- **Exercise brief**: Print every entry below word for word, and leave the pictures out.

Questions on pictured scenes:
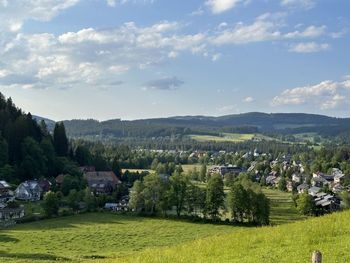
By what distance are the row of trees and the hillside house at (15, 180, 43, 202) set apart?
23727mm

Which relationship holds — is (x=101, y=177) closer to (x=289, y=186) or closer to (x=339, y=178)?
(x=289, y=186)

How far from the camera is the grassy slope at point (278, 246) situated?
16672 mm

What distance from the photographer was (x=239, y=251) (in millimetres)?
19172

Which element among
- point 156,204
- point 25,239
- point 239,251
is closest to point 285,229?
point 239,251

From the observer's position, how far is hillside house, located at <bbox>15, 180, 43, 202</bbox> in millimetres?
90125

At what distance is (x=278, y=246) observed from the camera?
18.8 meters

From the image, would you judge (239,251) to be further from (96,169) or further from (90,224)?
(96,169)

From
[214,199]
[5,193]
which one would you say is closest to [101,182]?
[5,193]

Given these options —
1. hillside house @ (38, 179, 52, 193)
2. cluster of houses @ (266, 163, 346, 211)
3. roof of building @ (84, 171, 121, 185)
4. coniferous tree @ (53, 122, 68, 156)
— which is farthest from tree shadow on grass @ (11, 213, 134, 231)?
coniferous tree @ (53, 122, 68, 156)

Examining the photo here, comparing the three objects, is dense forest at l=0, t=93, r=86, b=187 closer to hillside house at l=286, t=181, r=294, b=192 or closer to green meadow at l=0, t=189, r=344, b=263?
green meadow at l=0, t=189, r=344, b=263

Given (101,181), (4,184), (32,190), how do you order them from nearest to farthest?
(4,184) < (32,190) < (101,181)

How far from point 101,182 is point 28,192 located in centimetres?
2189

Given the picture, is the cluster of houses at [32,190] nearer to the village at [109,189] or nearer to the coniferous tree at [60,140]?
the village at [109,189]

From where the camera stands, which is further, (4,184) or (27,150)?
(27,150)
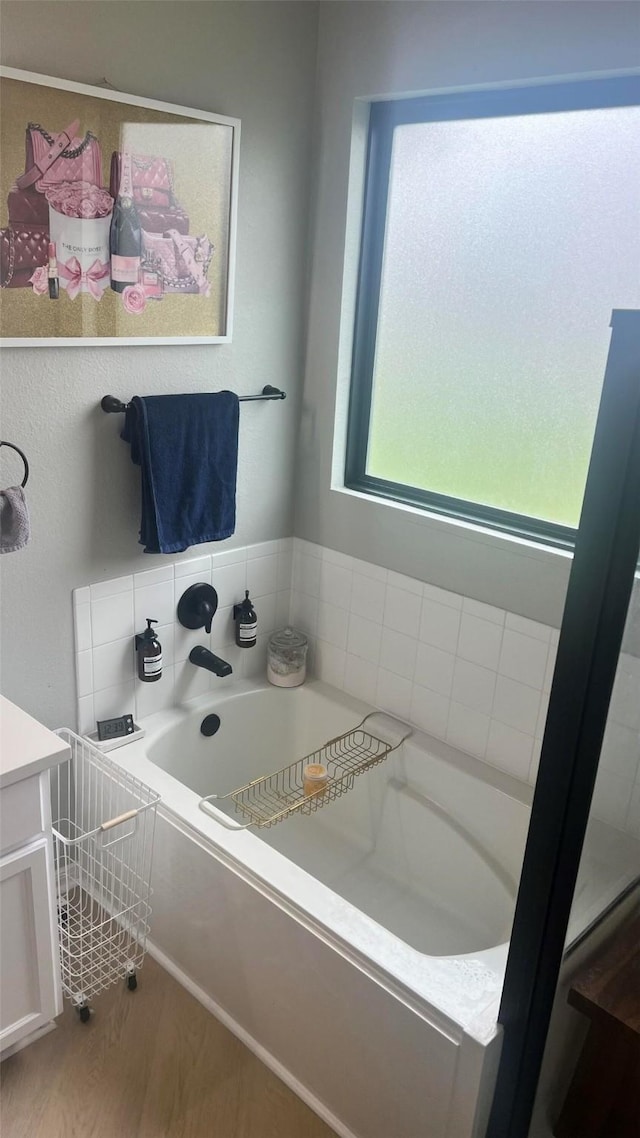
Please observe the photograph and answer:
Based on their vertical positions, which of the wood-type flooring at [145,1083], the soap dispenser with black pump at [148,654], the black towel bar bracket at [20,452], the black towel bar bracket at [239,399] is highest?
the black towel bar bracket at [239,399]

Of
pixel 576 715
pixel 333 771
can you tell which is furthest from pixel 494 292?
pixel 333 771

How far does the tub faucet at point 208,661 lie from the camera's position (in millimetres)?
2506

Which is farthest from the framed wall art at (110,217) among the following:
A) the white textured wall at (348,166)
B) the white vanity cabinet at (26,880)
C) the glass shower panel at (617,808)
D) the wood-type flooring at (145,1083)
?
the wood-type flooring at (145,1083)

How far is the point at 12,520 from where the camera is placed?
184cm

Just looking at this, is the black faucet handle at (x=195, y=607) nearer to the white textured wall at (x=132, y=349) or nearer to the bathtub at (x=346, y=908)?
the white textured wall at (x=132, y=349)

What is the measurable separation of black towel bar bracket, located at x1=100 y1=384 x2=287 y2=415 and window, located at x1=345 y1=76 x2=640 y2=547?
239 mm

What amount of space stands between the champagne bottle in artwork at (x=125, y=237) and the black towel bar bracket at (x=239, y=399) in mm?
266

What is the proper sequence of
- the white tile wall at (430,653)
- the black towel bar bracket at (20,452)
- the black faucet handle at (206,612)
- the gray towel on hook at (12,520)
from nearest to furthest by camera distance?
the gray towel on hook at (12,520)
the black towel bar bracket at (20,452)
the white tile wall at (430,653)
the black faucet handle at (206,612)

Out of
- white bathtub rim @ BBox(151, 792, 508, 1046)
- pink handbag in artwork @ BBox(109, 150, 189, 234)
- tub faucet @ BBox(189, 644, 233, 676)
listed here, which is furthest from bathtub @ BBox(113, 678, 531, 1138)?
pink handbag in artwork @ BBox(109, 150, 189, 234)

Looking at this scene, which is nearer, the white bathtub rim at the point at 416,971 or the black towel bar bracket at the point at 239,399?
the white bathtub rim at the point at 416,971

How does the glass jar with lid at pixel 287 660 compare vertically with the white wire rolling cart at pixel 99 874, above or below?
above

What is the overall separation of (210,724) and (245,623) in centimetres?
32

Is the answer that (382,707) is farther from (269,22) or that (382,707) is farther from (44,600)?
(269,22)

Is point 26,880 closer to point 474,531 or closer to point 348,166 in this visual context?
point 474,531
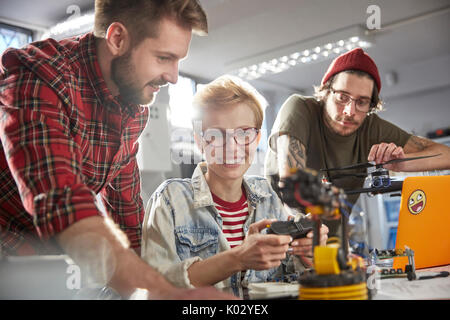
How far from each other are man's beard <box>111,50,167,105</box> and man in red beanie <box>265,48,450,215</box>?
0.33 m

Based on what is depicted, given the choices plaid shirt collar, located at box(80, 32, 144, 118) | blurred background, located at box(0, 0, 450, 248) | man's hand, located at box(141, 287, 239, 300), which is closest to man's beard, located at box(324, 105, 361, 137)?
blurred background, located at box(0, 0, 450, 248)

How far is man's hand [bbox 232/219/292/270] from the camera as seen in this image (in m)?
0.71

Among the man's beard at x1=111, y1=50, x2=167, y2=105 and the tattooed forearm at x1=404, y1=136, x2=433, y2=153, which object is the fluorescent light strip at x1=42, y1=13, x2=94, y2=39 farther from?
the tattooed forearm at x1=404, y1=136, x2=433, y2=153

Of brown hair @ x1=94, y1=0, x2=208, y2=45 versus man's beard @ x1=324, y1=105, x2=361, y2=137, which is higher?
brown hair @ x1=94, y1=0, x2=208, y2=45

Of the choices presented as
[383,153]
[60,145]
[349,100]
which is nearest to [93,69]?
[60,145]

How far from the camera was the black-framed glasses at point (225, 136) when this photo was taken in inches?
37.9

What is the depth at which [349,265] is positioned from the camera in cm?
52

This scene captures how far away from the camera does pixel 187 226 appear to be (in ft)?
3.07

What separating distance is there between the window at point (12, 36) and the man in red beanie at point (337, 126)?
0.66 metres

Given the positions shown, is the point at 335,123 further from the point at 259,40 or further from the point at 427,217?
the point at 259,40

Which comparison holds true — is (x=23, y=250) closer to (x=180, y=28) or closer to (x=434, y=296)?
(x=180, y=28)

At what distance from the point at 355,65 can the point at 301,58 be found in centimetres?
42

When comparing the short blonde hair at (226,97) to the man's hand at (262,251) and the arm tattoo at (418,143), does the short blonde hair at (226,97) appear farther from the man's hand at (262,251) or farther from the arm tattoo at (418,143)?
the arm tattoo at (418,143)
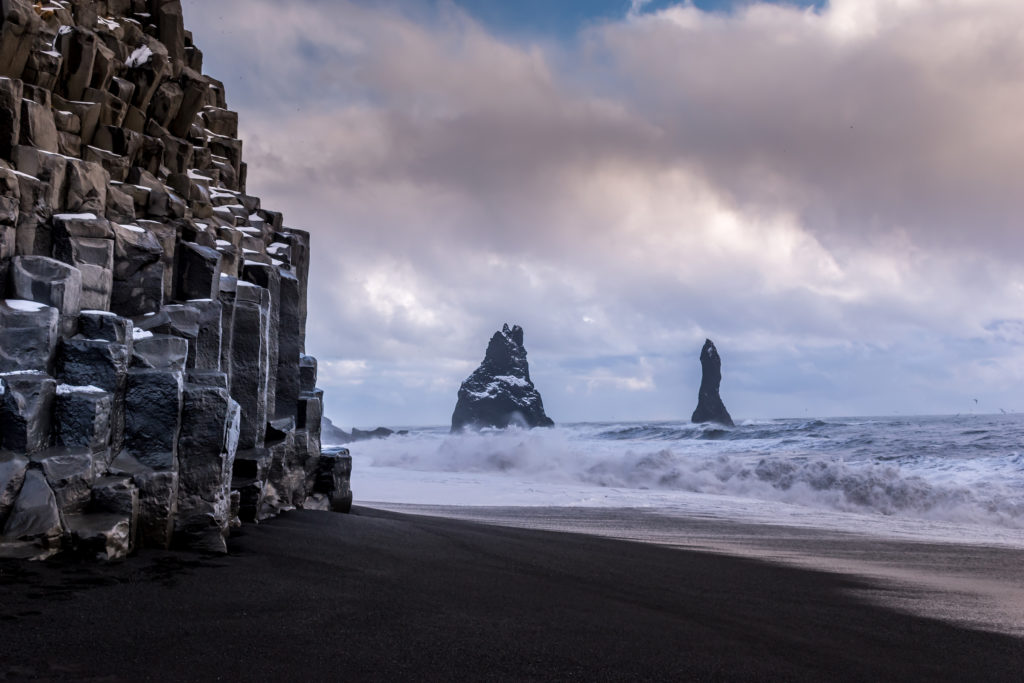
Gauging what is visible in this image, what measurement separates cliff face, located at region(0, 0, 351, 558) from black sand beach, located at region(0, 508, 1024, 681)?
530 mm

- **Exercise result**:
By what distance are the row of trees and the hillside house at (15, 180, 43, 202) set apart?
23727mm

Which relationship holds — is (x=101, y=177) closer to (x=289, y=186) or closer to (x=339, y=178)?
(x=289, y=186)

How far from the camera is the grassy slope at point (278, 246) situated?
16672 mm

What distance from the photographer was (x=239, y=251) (in millimetres)?
19172

Which element among
- point 156,204
- point 25,239
- point 239,251
is closest to point 285,229?
point 239,251

From the observer's position, how far is hillside house, located at <bbox>15, 180, 43, 202</bbox> in millimetres?
90125

At what distance is (x=278, y=246) observed from the camera?
18.8 meters

From the image, would you judge (239,251) to be further from (96,169) or further from (90,224)?
(96,169)

From
[214,199]
[5,193]
which one would you say is closest to [101,182]?
[5,193]

Given these options —
1. hillside house @ (38, 179, 52, 193)
2. cluster of houses @ (266, 163, 346, 211)
3. roof of building @ (84, 171, 121, 185)
4. coniferous tree @ (53, 122, 68, 156)
— which is farthest from tree shadow on grass @ (11, 213, 134, 231)?
coniferous tree @ (53, 122, 68, 156)

Examining the photo here, comparing the three objects, is dense forest at l=0, t=93, r=86, b=187 closer to hillside house at l=286, t=181, r=294, b=192 or closer to green meadow at l=0, t=189, r=344, b=263?
green meadow at l=0, t=189, r=344, b=263

Given (101,181), (4,184), (32,190), how do you order them from nearest to farthest?
(4,184) < (32,190) < (101,181)

How far from point 101,182 is point 28,192 located in centimetres?
2189

Given the picture, is the cluster of houses at [32,190] nearer to the village at [109,189] or nearer to the coniferous tree at [60,140]?
the village at [109,189]

From where the camera stands, which is further, (4,184) or (27,150)?
(27,150)
Please observe the photograph and answer:
Based on their vertical positions, which of the wood-type flooring at [145,1083], the soap dispenser with black pump at [148,654], the black towel bar bracket at [20,452], the black towel bar bracket at [239,399] is highest?
the black towel bar bracket at [239,399]

Of
pixel 576 715
pixel 333 771
can you tell which is furthest from pixel 494 292?
pixel 333 771

How far does the tub faucet at point 208,661 lie from the camera's position (in millimetres)?
2506

Which is farthest from the framed wall art at (110,217) among the following:
A) the white textured wall at (348,166)
B) the white vanity cabinet at (26,880)
C) the glass shower panel at (617,808)
D) the wood-type flooring at (145,1083)
?
the wood-type flooring at (145,1083)

How far is the point at 12,520 from where the camera is placed?
184cm

Just looking at this, is the black faucet handle at (x=195, y=607) nearer to the white textured wall at (x=132, y=349) or nearer to the bathtub at (x=346, y=908)?
the white textured wall at (x=132, y=349)

What is the measurable separation of black towel bar bracket, located at x1=100 y1=384 x2=287 y2=415 and window, located at x1=345 y1=76 x2=640 y2=547?
239 mm

What amount of space stands between the champagne bottle in artwork at (x=125, y=237) and the black towel bar bracket at (x=239, y=399) in mm?
266

What is the proper sequence of
- the white tile wall at (430,653)
- the black towel bar bracket at (20,452)
- the black faucet handle at (206,612)
- the gray towel on hook at (12,520)
from nearest to furthest by camera distance?
the gray towel on hook at (12,520)
the black towel bar bracket at (20,452)
the white tile wall at (430,653)
the black faucet handle at (206,612)

Out of
- white bathtub rim @ BBox(151, 792, 508, 1046)
- pink handbag in artwork @ BBox(109, 150, 189, 234)
- tub faucet @ BBox(189, 644, 233, 676)
listed here, which is furthest from bathtub @ BBox(113, 678, 531, 1138)?
pink handbag in artwork @ BBox(109, 150, 189, 234)

Looking at this scene, which is nearer, the white bathtub rim at the point at 416,971 or the black towel bar bracket at the point at 239,399?
the white bathtub rim at the point at 416,971

How does the glass jar with lid at pixel 287 660 compare vertically with the white wire rolling cart at pixel 99 874, above or below?
above

What is the overall separation of (210,724) and (245,623) in centimetres?
32

Is the answer that (382,707) is farther from (269,22) or that (382,707) is farther from (44,600)?
(269,22)

Is point 26,880 closer to point 474,531 or closer to point 348,166 in this visual context?
point 474,531
How far from each other are man's beard <box>111,50,167,105</box> and man in red beanie <box>265,48,450,215</box>?
0.33 m

Based on what is depicted, given the choices plaid shirt collar, located at box(80, 32, 144, 118) | blurred background, located at box(0, 0, 450, 248) | man's hand, located at box(141, 287, 239, 300), which is closest to man's beard, located at box(324, 105, 361, 137)?
blurred background, located at box(0, 0, 450, 248)

How far is man's hand [bbox 232/219/292/270] from the camera as seen in this image (in m)?
0.71

Among the man's beard at x1=111, y1=50, x2=167, y2=105 and the tattooed forearm at x1=404, y1=136, x2=433, y2=153, which object is the fluorescent light strip at x1=42, y1=13, x2=94, y2=39 farther from?
the tattooed forearm at x1=404, y1=136, x2=433, y2=153

Of brown hair @ x1=94, y1=0, x2=208, y2=45 versus man's beard @ x1=324, y1=105, x2=361, y2=137, which is higher?
brown hair @ x1=94, y1=0, x2=208, y2=45

Of the choices presented as
[383,153]
[60,145]
[349,100]
which is nearest to [93,69]?
[60,145]

How far from the camera was the black-framed glasses at point (225, 136) when this photo was taken in inches?
37.9

What is the depth at which [349,265] is positioned from the camera in cm?
52

This scene captures how far away from the camera does pixel 187 226 appear to be (in ft)?
3.07

What separating distance is there between the window at point (12, 36) and the man in red beanie at point (337, 126)?
0.66 metres

Given the positions shown, is the point at 335,123 further from the point at 259,40 or further from the point at 427,217?
the point at 259,40

Which comparison holds true — is (x=23, y=250) closer to (x=180, y=28) or closer to (x=434, y=296)?
(x=180, y=28)

At what distance from the point at 355,65 can the point at 301,58 be found in centimetres?
42

When comparing the short blonde hair at (226,97) to the man's hand at (262,251) and the arm tattoo at (418,143), does the short blonde hair at (226,97) appear farther from the man's hand at (262,251) or farther from the arm tattoo at (418,143)?
the arm tattoo at (418,143)
Gauging what is visible in this image, what measurement separates cliff face, located at region(0, 0, 351, 558) from black sand beach, located at region(0, 508, 1024, 681)?
530 mm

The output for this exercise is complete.